More fundamentally, the failure of both the shuttle and the International Space Station can be attributed to a failed paradigm: the belief in beneficent and competent government agencies as the trailblazer in space exploration, complete with five- and ten-year plans. Of necessity, in response to the Soviet space agency, we created a government agency of our own, except it was in the service of a democratic political system, not a totalitarian one. It worked fine for a short Moon-race, but we made the mistake of thinking, in utter defiance of our nation’s tradition of individualism and free enterprise, that this could be a successful model for opening a new frontier.
President Bush’s new vision for space shows some burgeoning signs of recognizing this reality, but it fails to reckon adequately with its implications. It is encouraging that both the president and his advisory commission, led by former Air Force Secretary Pete Aldridge, urged NASA to work with space entrepreneurs and private enterprise and to integrate them into the vision. But the Bush plan still gives NASA the lead in developing a new vehicle for carrying humans to and from space, and it doesn’t require them to purchase such services from the private sector.
The chief problem with the Bush vision for NASA is not its technical approach, but its programmatic approach — or, at an even deeper level, its fundamental philosophy.

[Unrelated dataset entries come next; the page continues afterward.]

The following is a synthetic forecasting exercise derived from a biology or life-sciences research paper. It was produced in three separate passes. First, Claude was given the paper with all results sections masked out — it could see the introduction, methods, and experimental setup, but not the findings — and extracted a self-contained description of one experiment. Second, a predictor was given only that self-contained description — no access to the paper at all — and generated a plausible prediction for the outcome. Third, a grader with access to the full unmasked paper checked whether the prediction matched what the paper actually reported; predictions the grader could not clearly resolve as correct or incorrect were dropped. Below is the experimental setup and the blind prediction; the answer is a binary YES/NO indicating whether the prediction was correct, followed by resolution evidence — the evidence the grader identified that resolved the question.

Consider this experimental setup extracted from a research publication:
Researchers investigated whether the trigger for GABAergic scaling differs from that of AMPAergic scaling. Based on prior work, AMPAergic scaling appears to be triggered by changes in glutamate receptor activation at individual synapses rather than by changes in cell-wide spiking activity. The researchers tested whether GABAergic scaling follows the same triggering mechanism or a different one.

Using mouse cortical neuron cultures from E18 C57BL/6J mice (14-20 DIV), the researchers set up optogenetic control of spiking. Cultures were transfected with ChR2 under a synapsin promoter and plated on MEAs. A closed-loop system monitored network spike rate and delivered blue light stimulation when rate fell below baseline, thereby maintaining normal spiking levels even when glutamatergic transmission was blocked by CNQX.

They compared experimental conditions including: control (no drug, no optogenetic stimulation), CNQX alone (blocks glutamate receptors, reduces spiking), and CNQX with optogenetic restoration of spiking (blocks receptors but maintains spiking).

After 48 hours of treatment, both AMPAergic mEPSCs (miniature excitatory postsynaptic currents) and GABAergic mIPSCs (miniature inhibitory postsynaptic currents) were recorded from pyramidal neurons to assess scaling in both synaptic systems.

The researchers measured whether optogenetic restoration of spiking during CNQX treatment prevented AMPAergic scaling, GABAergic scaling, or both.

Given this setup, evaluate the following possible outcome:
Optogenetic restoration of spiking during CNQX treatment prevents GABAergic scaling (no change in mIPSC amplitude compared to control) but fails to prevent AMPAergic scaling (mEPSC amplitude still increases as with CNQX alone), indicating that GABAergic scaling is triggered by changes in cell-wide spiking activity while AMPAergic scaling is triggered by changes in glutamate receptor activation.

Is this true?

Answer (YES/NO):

This is not simply a Bush problem, but a NASA problem: When government takes an approach, it is an approach, not a variety of approaches. Proposals are invited, the potential contractors study and compete, the government evaluates, but ultimately, a single solution is chosen with a contractor to build it. There has been some talk of a “fly-off” for the Crew Exploration Vehicle, in which two competing designs will actually fly to determine which is the best. But in the end, there will still be only one. Likewise, if we decide to build a powerful new rocket, there will almost certainly be only one, since it will be enough of a challenge to get the funds for that one, let alone two.
Biologists teach us that monocultures are fragile. They are subject to catastrophic failure (think of the Irish potato famine). This is just as true with technological monocultures, and we’ve seen it twice now in the last two decades: after each shuttle accident, the U.S. manned spaceflight program was stalled for years. Without Russian assistance, we cannot presently reach our (one and only) space station, because our (one and only) way of getting to it has been shut down since the Columbia accident.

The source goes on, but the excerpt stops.